Watch your words, for they become your actions.
Watch your actions for they become your habits.
Watch your habits for they become your character.
Watch your character for it becomes your destiny.
And while we are spouting other people’s quotes, let’s add Henry Ford to the mix and bring to mind his take on these same ideas: “Whether you think you can or you think you can’t— you’re right.” I think herein lies the Rosetta Stone to resolve the apparent paradox of Gandhi and Ford being right while simultaneously making Donald Trump and his minions wrong (and how convenient is that for supporting my own very strident world views?).

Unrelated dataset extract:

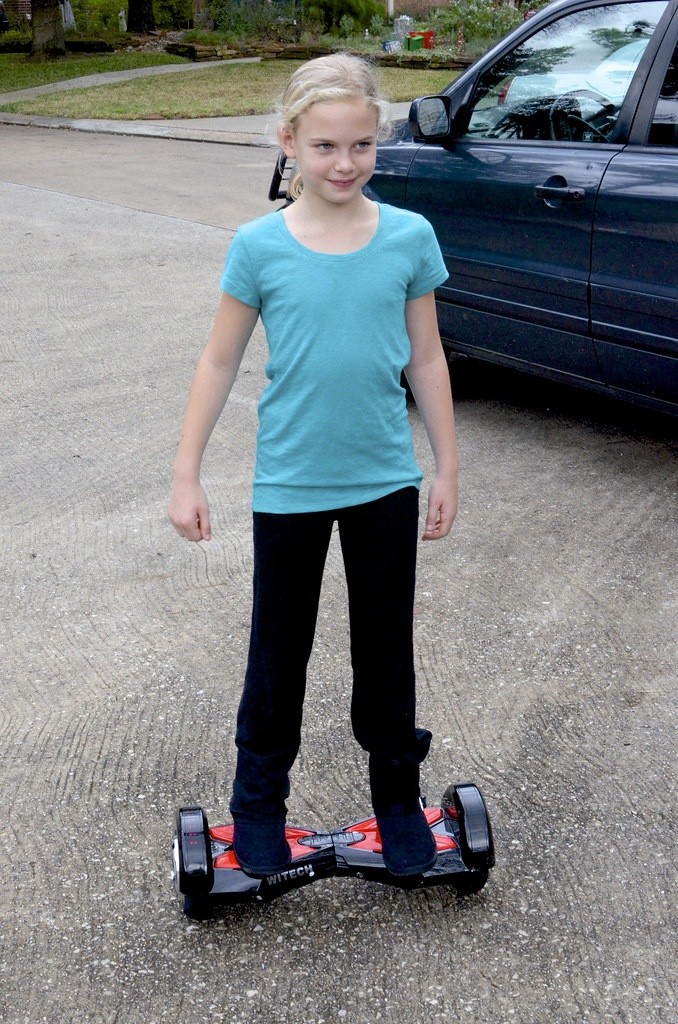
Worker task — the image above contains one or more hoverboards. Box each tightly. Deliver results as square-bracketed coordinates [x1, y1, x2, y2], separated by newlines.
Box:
[171, 779, 496, 928]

Our beliefs affect us, but not necessarily others or the world around us. We have control over the way we view ourselves and over our actions—and, therefore, ultimately, over our own characters but no one else’s. We can believe ourselves to be victim or victor, and, in truth, no one can take those beliefs away from us without our consent. But no beliefs, no matter how strongly held, can make the sun rise in the west or set in the east. No belief can make verifiable truth a lie or fake news true. It just doesn’t work that way.

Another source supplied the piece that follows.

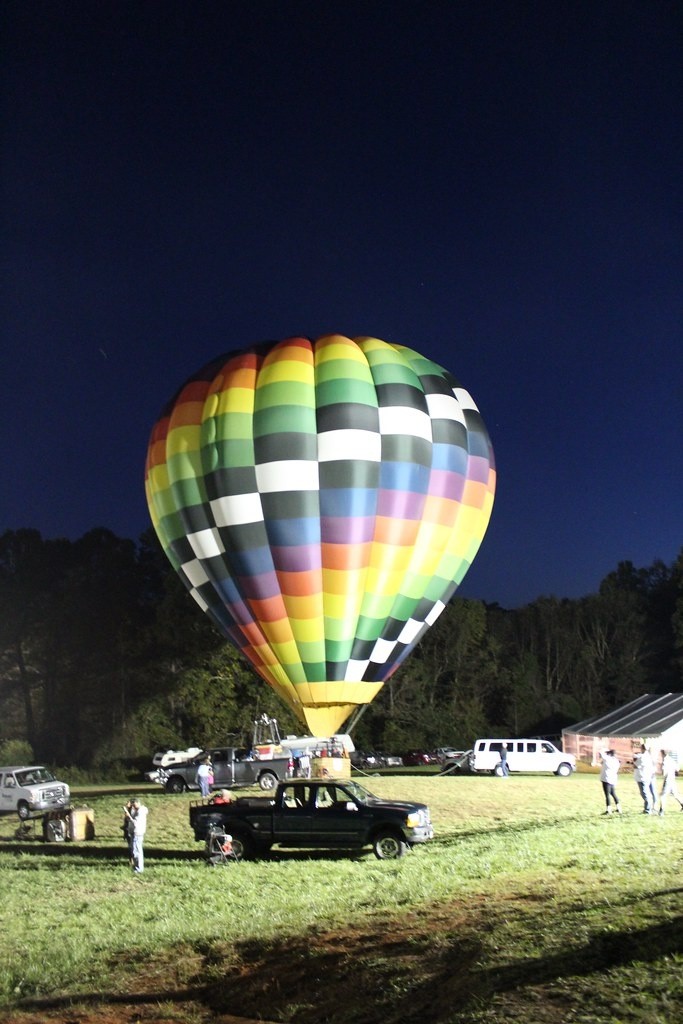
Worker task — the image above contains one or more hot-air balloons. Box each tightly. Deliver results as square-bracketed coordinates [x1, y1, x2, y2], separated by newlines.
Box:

Moreover, while the idea of beliefs impacting our own personal realities is simple, it is by no means easy. It’s simple to believe ourselves victors and not victims, but the difficulty of this simple task explains the rarified nature of its accomplishment. I understand that much of what holds me back, whether from becoming a published paranormal fantasy author or an accomplished yogi, my two most fervent and fevered dreams, are only the limiting beliefs that keep me imprisoned in paralysis in much the same way that the Book kept Mac imprisoned in her own mind. Neither construct is real. But breaking free of our self-inflicted bonds is easier said than done. But I will keep fighting my own limiting beliefs and working to answer the question I read each day on my coffee mug. I’ll ask you the same question and invite you to answer it for yourself and perhaps share it in the comments section. What would we do if we knew we could not fail?